Why you can’t take blood tonic when treating malaria

Because of our penchant for self-medication, you have probably seen someone enter the pharmacy to request for a combination of anti-malaria medication and blood tonic. Or, is that you?

According to researchers, in sub-Saharan countries like Nigeria, malaria and malaria-associated anaemia are major public health problems, but experts agree that, that is no reason to use blood tonic when treating malaria, as you will find out in this eye-opening article.
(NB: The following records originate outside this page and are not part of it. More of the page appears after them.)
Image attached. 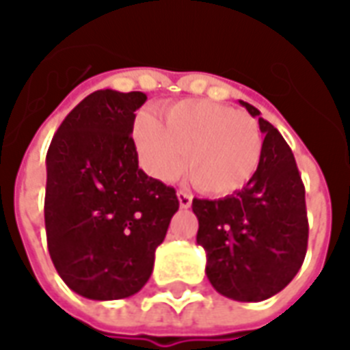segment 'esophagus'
<instances>
[{
  "label": "esophagus",
  "mask_w": 350,
  "mask_h": 350,
  "mask_svg": "<svg viewBox=\"0 0 350 350\" xmlns=\"http://www.w3.org/2000/svg\"><path fill=\"white\" fill-rule=\"evenodd\" d=\"M178 201H180L182 208H187V206H191L193 197H191V193H187V191H178Z\"/></svg>",
  "instance_id": "1"
}]
</instances>
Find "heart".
I'll return each instance as SVG.
<instances>
[{"label":"heart","instance_id":"heart-1","mask_svg":"<svg viewBox=\"0 0 350 350\" xmlns=\"http://www.w3.org/2000/svg\"><path fill=\"white\" fill-rule=\"evenodd\" d=\"M132 135L139 161L153 178L172 180L185 165L191 184L208 195L241 189L262 155V135L253 116L203 99L165 107L159 122L139 115Z\"/></svg>","mask_w":350,"mask_h":350}]
</instances>
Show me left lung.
<instances>
[{"mask_svg":"<svg viewBox=\"0 0 350 350\" xmlns=\"http://www.w3.org/2000/svg\"><path fill=\"white\" fill-rule=\"evenodd\" d=\"M262 155L241 191L224 199H193L197 243L206 251V278L234 301L256 303L280 293L303 266L308 243L305 185L282 134L260 111Z\"/></svg>","mask_w":350,"mask_h":350,"instance_id":"obj_1","label":"left lung"}]
</instances>
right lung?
<instances>
[{"label": "right lung", "instance_id": "obj_1", "mask_svg": "<svg viewBox=\"0 0 350 350\" xmlns=\"http://www.w3.org/2000/svg\"><path fill=\"white\" fill-rule=\"evenodd\" d=\"M145 99L97 90L66 115L47 149V249L63 282L85 299L137 293L180 206L174 187L137 166L132 130Z\"/></svg>", "mask_w": 350, "mask_h": 350}]
</instances>
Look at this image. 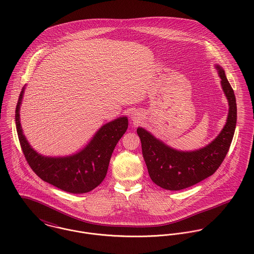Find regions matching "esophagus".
Masks as SVG:
<instances>
[{"instance_id":"obj_1","label":"esophagus","mask_w":254,"mask_h":254,"mask_svg":"<svg viewBox=\"0 0 254 254\" xmlns=\"http://www.w3.org/2000/svg\"><path fill=\"white\" fill-rule=\"evenodd\" d=\"M130 117H131V120L132 121H134L135 123H140V121L142 120V114L138 111V110H133L132 112H131V115H130Z\"/></svg>"}]
</instances>
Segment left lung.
Wrapping results in <instances>:
<instances>
[{
	"label": "left lung",
	"instance_id": "obj_1",
	"mask_svg": "<svg viewBox=\"0 0 254 254\" xmlns=\"http://www.w3.org/2000/svg\"><path fill=\"white\" fill-rule=\"evenodd\" d=\"M215 68L221 78L229 112L226 124L211 143L195 150H178L144 128L137 129L149 177L162 189L180 190L206 179L214 174L230 148L237 124L236 97L224 69L219 64H215Z\"/></svg>",
	"mask_w": 254,
	"mask_h": 254
}]
</instances>
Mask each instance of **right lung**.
<instances>
[{
    "instance_id": "add662e5",
    "label": "right lung",
    "mask_w": 254,
    "mask_h": 254,
    "mask_svg": "<svg viewBox=\"0 0 254 254\" xmlns=\"http://www.w3.org/2000/svg\"><path fill=\"white\" fill-rule=\"evenodd\" d=\"M25 86L15 109V126L25 158L43 180L64 191L85 193L97 188L106 178L115 145L128 128V118L120 116L103 125L81 150L66 156H46L28 143L20 124V106Z\"/></svg>"
}]
</instances>
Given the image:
As shared by experts at online platform Solutions to Medical Problems, most blood tonic contains iron, vitamin A, vitamin B, vitamin C, vitamin D, vitamin E and other supplements like L-lysine, nicotinamide, follicle acid, etc. Consequently, when you use anti-malaria medication along with blood tonic, antimalarial activity of Artemisinin-based combination therapy (ACT) is reduced drastically by the concomitant use of blood tonic and multivitamins.

ACT is the common arthemether/lumemfantrime anti-malaria medication in Nigeria.

As explained by Dr. Patience Okon, when an individual develops malaria, the malaria parasites destroy the patient’s red blood cells, after which they begin to feast on the iron in the blood. This activity enables them to multiply.

“Consequently, when a malarial patient takes blood tonic (which contains iron) along with the anti-malarial medication, they are indirectly feeding the parasites and helping them to multiply.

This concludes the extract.